Since the buoyant force is equal to the weight of the fluid displaced, we can find the volume of the displaced water (and therefore the volume of the crucible) using the density of water:\[ \text{Volume of water displaced} = \frac{40.0 \, \text{g}}{0.9986 \, \text{g/mL}} = 40.06 \, \text{mL} \] Therefore, the volume of the crucible is 40.06 mL, equivalent to 40.06 cm³ because 1 mL = 1 cm³.

Calculate the density of the crucible material

Now, we can find the density of the crucible. Density is mass divided by volume:\[ \text{Density of material} = \frac{860.2 \, \text{g}}{40.06 \, \text{cm}^3} = 21.47 \, \text{g/cm}^3 \]

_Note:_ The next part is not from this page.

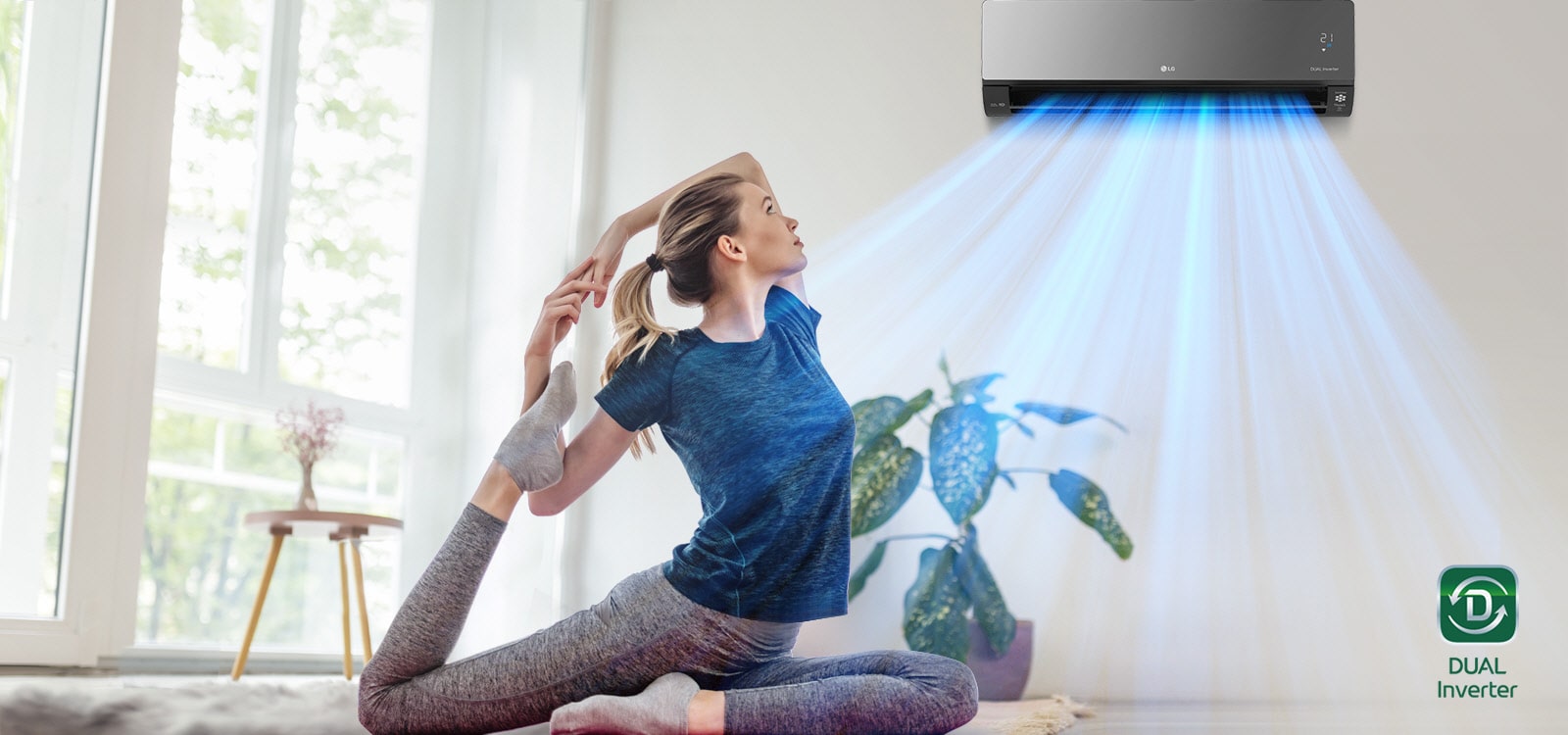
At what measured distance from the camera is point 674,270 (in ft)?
6.22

Compare calculated density with platinum's density

We compare the calculated density of the crucible material (21.47 g/cm³) with the known density of pure platinum (21.45 g/cm³). The values are very close, indicating that the crucible is highly likely to be made of pure platinum, considering experimental precision.

Key concepts

Understanding Buoyancy

Buoyancy is a force that allows objects to float or feel lighter when submerged in a fluid. This force is actually the result of the pressure difference between the top and bottom of the object, due to the fluid. When you place an object in a fluid, like water, it seems to lose weight. This happens because of the buoyant force, which is an upward push equal to the weight of the fluid that the object displaces. For instance, in the given exercise, the crucible showed different weights in air and in water. This difference is the buoyant force helping us determine how much water is displaced, which is crucial for density calculations.

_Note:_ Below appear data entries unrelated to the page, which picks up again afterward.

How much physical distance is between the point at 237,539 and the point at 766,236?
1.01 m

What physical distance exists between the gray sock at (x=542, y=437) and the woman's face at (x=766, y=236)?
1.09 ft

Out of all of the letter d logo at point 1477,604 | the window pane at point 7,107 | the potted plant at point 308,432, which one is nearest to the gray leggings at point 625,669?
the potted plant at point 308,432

To calculate the buoyant force, you simply subtract the weight of the object in the fluid from its weight in the air. In our example, the forces are calculated as follows:
- Weight in air: 860.2 g
- Weight in water: 820.2 g
Thus, the buoyant force is 40.0 g, the weight of the water displaced.

Steps to Density Calculation

Determining the density of an object involves calculating the ratio of its mass to its volume. This process helps in identifying substances based on how compactly their mass is packed in a given volume. Moving through the calculation involves two primary steps: finding the volume of the displaced fluid and the density thereafter.

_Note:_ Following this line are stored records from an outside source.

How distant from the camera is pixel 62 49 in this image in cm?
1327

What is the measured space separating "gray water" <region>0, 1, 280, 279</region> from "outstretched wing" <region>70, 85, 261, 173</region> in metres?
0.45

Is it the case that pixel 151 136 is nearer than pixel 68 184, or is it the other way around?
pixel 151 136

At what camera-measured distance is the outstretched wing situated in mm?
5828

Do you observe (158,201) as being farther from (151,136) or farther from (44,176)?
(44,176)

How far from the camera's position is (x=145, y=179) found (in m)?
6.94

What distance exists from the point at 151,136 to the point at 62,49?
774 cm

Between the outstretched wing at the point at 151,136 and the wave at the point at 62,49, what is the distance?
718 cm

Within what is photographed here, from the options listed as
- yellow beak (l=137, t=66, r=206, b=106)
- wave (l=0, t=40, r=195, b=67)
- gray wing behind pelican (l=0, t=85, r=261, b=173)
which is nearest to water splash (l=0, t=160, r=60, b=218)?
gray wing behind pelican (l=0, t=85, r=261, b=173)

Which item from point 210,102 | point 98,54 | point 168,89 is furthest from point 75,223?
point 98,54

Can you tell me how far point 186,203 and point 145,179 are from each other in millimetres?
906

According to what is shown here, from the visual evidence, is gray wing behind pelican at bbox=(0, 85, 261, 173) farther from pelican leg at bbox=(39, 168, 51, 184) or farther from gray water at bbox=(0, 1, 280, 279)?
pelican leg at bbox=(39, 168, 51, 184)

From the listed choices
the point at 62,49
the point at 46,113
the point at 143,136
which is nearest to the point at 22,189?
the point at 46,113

First, we calculate the volume of the water displaced by the crucible, which should equal the volume of the crucible. Using the known density of water (0.9986 g/mL), volume is derived by dividing the buoyant force by this density:

• Buoyant Force: 40.0 g
• Density of Water: 0.9986 g/mL

Volume of the crucible's material, therefore, is: \[\text{Volume} = \frac{40.0 \text{ g}}{0.9986 \text{ g/mL}} = 40.06 \text{ mL}\]

Next, we find the density of the crucible using its mass in air (since this gives us true weight):

• Mass of the crucible: 860.2 g
• Volume of the crucible: 40.06 cm³

So, density (\(\rho\)) is:\[\rho = \frac{860.2 \text{ g}}{40.06 \text{ cm}^3} = 21.47 \text{ g/cm}^3\]This value is close to that of pure platinum, helping in verifying its purity.

Ensuring Experimental Precision

Experimental precision refers to how closely repeated measurements or calculations give the same results. It is a key aspect of scientific experiments, enabling us to trust the data gathered during such processes. The precision in this example emphasizes how even slight differences in measurements are important.

To ensure accuracy, carefully monitor the equipment and procedures used. Consistent weighing conditions, like using the same scale for both air and water measurements, prevent errors. Calibration of tools also factors into securing reliable data. In this problem, the extremely close values of the calculated density (21.47 g/cm³) and the expected density of platinum (21.45 g/cm³) suggest minimal experimental error. The small difference is acceptable within a student lab setup.

To further improve precision, consider:

• Repetition of measurements
• Using freshly calibrated equipment
• Minimizing environmental factors, like drafts or table vibrations

Such measures boost confidence in the results and conclusions drawn, confirming whether the crucible material is near-pure platinum.